From: Georg Bauhaus on
On 07.06.10 16:51, Dmitry A. Kazakov wrote:
> On Mon, 07 Jun 2010 16:12:38 +0200, Georg Bauhaus wrote:
>
>> On 07.06.10 14:22, Dmitry A. Kazakov wrote:
>
>>> This includes the exceptional ones. When bug
>>> happens, the program is in no state.
>>
>> Erh, are you sure?
>
> Yes I am. Any program state is defined, it has some sematic interpretation
> in the domain. Bug is when you have lost this synchronization. Meaningless
> state is no state.

Then what constitutes a bug?

procedure add_to_account(Number: in out Account_ID; sum: Money) is
client_account: Account := Find_Account(Number);
begin
-- FIXME: not ready, using dummy account
client_account := Make_new_Account;
end add_to_account;
From: Dmitry A. Kazakov on
On Mon, 07 Jun 2010 16:09:37 +0200, Georg Bauhaus wrote:

> On 07.06.10 15:27, Dmitry A. Kazakov wrote:

>> They will rather distract from design in favor
>> debugging.
>
> We'll see. I still wonder why one would not want to
> specify more than the subtype constraints can achieve
> (without contorted(?) emulation of another type system).

To specify? You have used an improper word. The correct on is *to program*.
I have nothing against programming. Just don't sell me this as
specifications. They are not. And I certainly don't want *parts* of the
program being turned off by compiler switches.

--
Regards,
Dmitry A. Kazakov
http://www.dmitry-kazakov.de
From: Dmitry A. Kazakov on
On Mon, 07 Jun 2010 17:00:07 +0200, Georg Bauhaus wrote:

> On 07.06.10 16:51, Dmitry A. Kazakov wrote:
>> On Mon, 07 Jun 2010 16:12:38 +0200, Georg Bauhaus wrote:
>>
>>> On 07.06.10 14:22, Dmitry A. Kazakov wrote:
>>
>>>> This includes the exceptional ones. When bug
>>>> happens, the program is in no state.
>>>
>>> Erh, are you sure?
>>
>> Yes I am. Any program state is defined, it has some sematic interpretation
>> in the domain. Bug is when you have lost this synchronization. Meaningless
>> state is no state.
>
> Then what constitutes a bug?
>
> procedure add_to_account(Number: in out Account_ID; sum: Money) is
> client_account: Account := Find_Account(Number);
> begin
> -- FIXME: not ready, using dummy account
> client_account := Make_new_Account;
> end add_to_account;

Where is a problem?

Stored records
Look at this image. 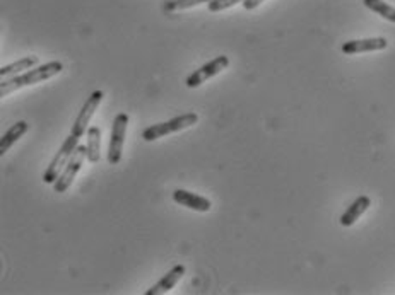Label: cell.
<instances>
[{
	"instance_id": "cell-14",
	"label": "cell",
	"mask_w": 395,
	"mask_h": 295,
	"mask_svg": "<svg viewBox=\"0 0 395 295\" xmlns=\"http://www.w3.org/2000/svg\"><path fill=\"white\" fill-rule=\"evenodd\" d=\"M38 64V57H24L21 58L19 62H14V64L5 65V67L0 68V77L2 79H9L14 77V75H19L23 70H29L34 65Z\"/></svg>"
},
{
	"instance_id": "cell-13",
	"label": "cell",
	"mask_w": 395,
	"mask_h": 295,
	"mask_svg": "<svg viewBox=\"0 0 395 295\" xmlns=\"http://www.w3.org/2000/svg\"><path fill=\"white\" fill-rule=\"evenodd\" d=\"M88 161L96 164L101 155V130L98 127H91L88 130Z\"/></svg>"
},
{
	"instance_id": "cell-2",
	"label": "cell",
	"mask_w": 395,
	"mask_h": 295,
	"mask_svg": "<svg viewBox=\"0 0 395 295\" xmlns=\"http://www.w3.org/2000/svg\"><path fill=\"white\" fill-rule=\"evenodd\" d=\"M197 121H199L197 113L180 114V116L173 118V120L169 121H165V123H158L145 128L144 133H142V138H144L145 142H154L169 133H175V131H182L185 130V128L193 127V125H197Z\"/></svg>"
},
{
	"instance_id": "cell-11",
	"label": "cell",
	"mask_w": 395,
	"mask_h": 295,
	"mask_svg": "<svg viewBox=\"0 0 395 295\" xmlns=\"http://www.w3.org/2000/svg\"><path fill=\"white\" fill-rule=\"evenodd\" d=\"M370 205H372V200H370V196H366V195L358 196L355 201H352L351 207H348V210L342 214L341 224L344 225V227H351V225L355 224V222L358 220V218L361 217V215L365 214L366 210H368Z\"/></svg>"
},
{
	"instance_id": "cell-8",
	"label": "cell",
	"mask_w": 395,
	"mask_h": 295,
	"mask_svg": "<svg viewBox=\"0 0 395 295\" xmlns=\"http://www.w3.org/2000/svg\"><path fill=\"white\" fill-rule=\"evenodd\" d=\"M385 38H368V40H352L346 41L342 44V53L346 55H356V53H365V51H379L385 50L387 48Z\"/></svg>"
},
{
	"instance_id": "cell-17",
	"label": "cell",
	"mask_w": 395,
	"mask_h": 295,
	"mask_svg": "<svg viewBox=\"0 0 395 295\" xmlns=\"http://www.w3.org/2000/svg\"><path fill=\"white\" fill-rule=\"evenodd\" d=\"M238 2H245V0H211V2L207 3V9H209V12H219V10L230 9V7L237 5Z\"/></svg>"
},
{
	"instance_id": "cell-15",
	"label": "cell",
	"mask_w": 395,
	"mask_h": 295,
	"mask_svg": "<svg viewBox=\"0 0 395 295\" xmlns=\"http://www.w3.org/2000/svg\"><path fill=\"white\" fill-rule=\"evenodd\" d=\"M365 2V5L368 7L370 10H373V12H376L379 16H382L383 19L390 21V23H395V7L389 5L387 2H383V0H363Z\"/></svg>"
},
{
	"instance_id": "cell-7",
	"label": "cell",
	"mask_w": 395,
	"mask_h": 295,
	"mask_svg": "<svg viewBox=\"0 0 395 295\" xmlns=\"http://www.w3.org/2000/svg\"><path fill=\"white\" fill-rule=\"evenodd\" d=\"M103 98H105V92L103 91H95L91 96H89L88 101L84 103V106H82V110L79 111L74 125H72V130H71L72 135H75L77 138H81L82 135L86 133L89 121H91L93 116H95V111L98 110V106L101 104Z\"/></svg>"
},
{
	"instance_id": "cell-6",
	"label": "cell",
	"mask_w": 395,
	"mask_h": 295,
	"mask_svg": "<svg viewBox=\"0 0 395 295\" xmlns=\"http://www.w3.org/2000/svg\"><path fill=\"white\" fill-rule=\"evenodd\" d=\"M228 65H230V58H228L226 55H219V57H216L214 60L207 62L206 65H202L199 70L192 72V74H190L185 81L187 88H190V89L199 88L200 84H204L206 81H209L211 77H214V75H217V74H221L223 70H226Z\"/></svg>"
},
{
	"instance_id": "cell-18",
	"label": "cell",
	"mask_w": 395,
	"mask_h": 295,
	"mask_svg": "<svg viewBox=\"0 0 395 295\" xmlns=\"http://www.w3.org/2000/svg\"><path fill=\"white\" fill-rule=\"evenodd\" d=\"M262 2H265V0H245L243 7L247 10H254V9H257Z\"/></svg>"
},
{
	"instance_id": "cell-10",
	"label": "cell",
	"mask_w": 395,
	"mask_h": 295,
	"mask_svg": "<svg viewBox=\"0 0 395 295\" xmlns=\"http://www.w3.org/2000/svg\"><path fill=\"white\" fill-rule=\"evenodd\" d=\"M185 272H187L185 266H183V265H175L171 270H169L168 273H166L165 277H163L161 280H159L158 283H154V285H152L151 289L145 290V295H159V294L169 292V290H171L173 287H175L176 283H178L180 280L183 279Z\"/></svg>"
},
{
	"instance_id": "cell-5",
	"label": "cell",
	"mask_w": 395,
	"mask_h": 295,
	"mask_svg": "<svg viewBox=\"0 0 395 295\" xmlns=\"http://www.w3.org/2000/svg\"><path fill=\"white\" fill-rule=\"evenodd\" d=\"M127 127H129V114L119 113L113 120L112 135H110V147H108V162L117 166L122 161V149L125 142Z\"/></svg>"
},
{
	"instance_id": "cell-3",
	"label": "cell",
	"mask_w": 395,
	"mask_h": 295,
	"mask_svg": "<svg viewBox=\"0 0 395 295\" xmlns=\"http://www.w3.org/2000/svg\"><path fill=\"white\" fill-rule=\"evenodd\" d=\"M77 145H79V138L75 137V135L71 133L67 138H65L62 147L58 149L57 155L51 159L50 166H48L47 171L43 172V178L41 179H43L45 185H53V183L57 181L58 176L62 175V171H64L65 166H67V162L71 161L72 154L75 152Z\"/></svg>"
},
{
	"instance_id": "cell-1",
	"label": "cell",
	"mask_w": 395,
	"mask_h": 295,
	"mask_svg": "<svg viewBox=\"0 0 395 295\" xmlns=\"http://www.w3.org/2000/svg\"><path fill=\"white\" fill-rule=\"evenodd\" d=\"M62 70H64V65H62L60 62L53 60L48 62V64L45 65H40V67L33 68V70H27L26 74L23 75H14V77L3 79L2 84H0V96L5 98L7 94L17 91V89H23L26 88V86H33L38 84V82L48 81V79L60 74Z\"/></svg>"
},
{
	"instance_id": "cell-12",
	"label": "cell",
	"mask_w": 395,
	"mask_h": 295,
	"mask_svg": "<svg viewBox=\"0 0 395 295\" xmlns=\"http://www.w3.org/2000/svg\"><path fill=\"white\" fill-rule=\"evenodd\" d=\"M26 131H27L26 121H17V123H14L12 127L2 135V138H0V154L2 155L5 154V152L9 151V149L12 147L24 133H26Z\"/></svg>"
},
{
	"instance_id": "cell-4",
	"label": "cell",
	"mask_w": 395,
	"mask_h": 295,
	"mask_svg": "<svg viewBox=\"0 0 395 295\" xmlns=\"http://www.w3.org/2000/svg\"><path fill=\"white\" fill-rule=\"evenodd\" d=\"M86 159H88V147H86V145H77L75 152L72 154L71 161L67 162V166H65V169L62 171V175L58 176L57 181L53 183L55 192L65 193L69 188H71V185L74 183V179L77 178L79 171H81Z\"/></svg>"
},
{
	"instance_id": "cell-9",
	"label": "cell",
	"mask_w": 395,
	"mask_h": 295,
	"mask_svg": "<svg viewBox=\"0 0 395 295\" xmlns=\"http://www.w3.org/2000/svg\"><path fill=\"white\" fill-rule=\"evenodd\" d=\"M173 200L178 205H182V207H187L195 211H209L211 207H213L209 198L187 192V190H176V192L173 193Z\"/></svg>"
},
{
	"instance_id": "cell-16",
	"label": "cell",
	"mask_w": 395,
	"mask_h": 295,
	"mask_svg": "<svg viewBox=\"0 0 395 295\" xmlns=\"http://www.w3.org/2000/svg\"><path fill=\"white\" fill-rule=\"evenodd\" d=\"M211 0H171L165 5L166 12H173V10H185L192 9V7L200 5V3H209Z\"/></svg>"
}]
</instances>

- **TASKS TO PERFORM**:
1. Repeat the thread on program bugs and specifications word for word, everything from "To specify? You" down to "by compiler switches.".
2. Carry the discussion thread on program bugs and specifications forward past the last sentence shown, writing the part that would naturally come next.

- **SOLVED TASKS**:
1.
To specify? You have used an improper word. The correct on is *to program*.
I have nothing against programming. Just don't sell me this as
specifications. They are not. And I certainly don't want *parts* of the
program being turned off by compiler switches.

2.
--
Regards,
Dmitry A. Kazakov
http://www.dmitry-kazakov.de
From: Martin Krischik on
Am 07.06.2010, 17:09 Uhr, schrieb Dmitry A. Kazakov
<mailbox(a)dmitry-kazakov.de>:

> On Mon, 07 Jun 2010 17:00:07 +0200, Georg Bauhaus wrote:
>
>> On 07.06.10 16:51, Dmitry A. Kazakov wrote:
>>> On Mon, 07 Jun 2010 16:12:38 +0200, Georg Bauhaus wrote:
>>>
>>>> On 07.06.10 14:22, Dmitry A. Kazakov wrote:
>>>
>>>>> This includes the exceptional ones. When bug
>>>>> happens, the program is in no state.
>>>>
>>>> Erh, are you sure?
>>>
>>> Yes I am. Any program state is defined, it has some sematic
>>> interpretation
>>> in the domain. Bug is when you have lost this synchronization.
>>> Meaningless
>>> state is no state.
>>
>> Then what constitutes a bug?
>>
>> procedure add_to_account(Number: in out Account_ID; sum: Money) is
>> client_account: Account := Find_Account(Number);
>> begin
>> -- FIXME: not ready, using dummy account
>> client_account := Make_new_Account;
>> end add_to_account;
>
> Where is a problem?

He should not have called Make_new_Account and the add promised by the
name of the function never happens.

Martin
--
Martin Krischik
mailto://krischik(a)users.sourceforge.net
https://sourceforge.net/users/krischik
From: Martin Krischik on
Am 07.06.2010, 17:05 Uhr, schrieb Dmitry A. Kazakov
<mailbox(a)dmitry-kazakov.de>:

> And I certainly don't want *parts* of the
> program being turned off by compiler switches.

In Java it is even worse: Parts of your program are switched on by runtime
switches. See the -enableassertions.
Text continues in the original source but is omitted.